**PROBLEM REQUIREMENTS**
With the line containing "Solante Irrita Sun" as the start and the line containing "ELLINGTON GOWN - BLACK-GOWN-Rachel Gilbert" as the end, transcribe that span of the entries below exactly, including both.

**RECORDS FOR THIS EXERCISE**
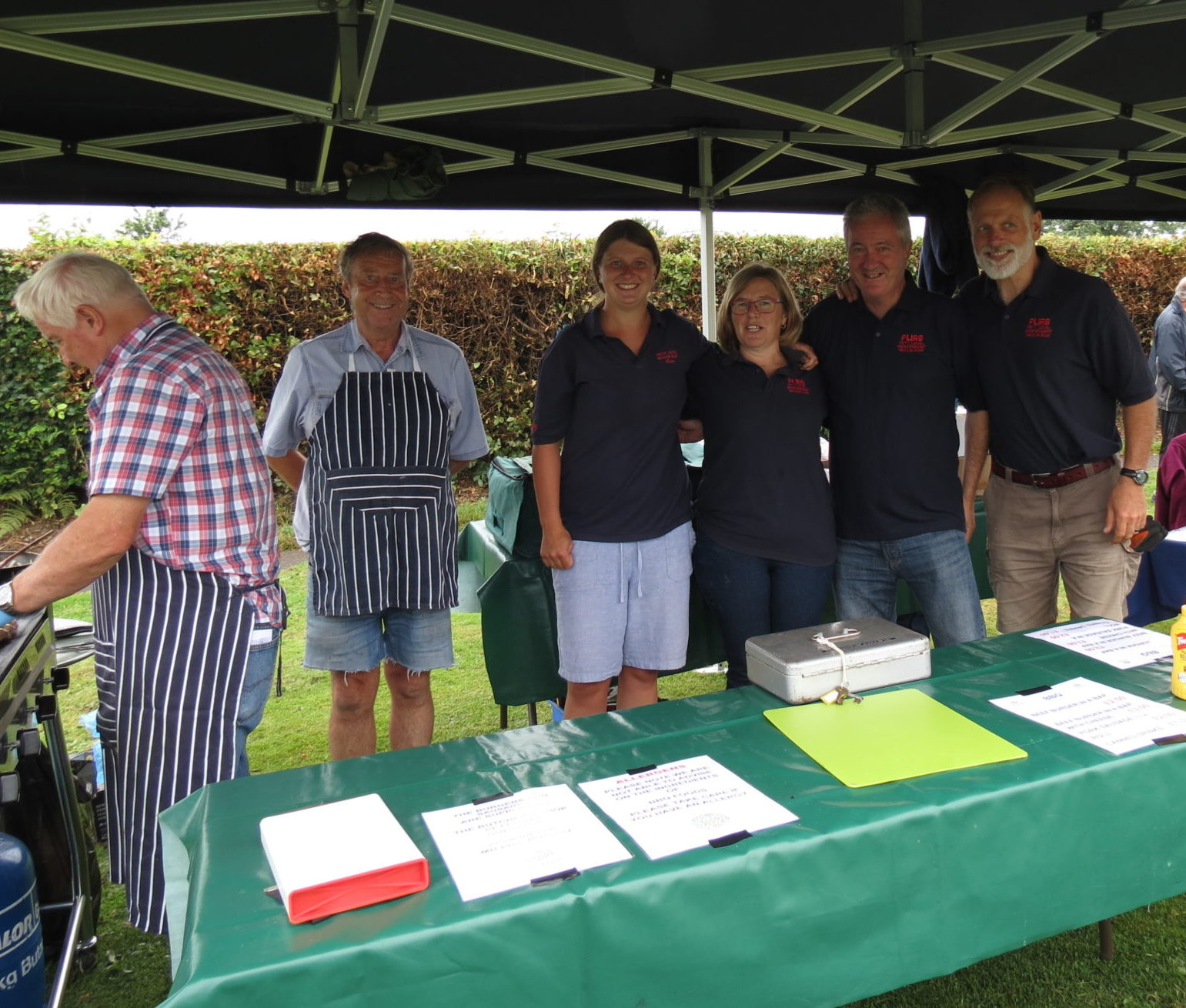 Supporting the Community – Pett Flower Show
...
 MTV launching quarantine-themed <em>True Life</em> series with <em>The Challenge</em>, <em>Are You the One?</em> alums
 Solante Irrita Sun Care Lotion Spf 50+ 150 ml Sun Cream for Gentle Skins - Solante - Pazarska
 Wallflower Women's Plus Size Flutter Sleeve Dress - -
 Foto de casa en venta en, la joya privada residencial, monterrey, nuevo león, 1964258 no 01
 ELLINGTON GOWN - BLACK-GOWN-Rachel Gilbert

**EXPECTED ANSWER**
 Solante Irrita Sun Care Lotion Spf 50+ 150 ml Sun Cream for Gentle Skins - Solante - Pazarska
 Wallflower Women's Plus Size Flutter Sleeve Dress - -
 Foto de casa en venta en, la joya privada residencial, monterrey, nuevo león, 1964258 no 01
 ELLINGTON GOWN - BLACK-GOWN-Rachel Gilbert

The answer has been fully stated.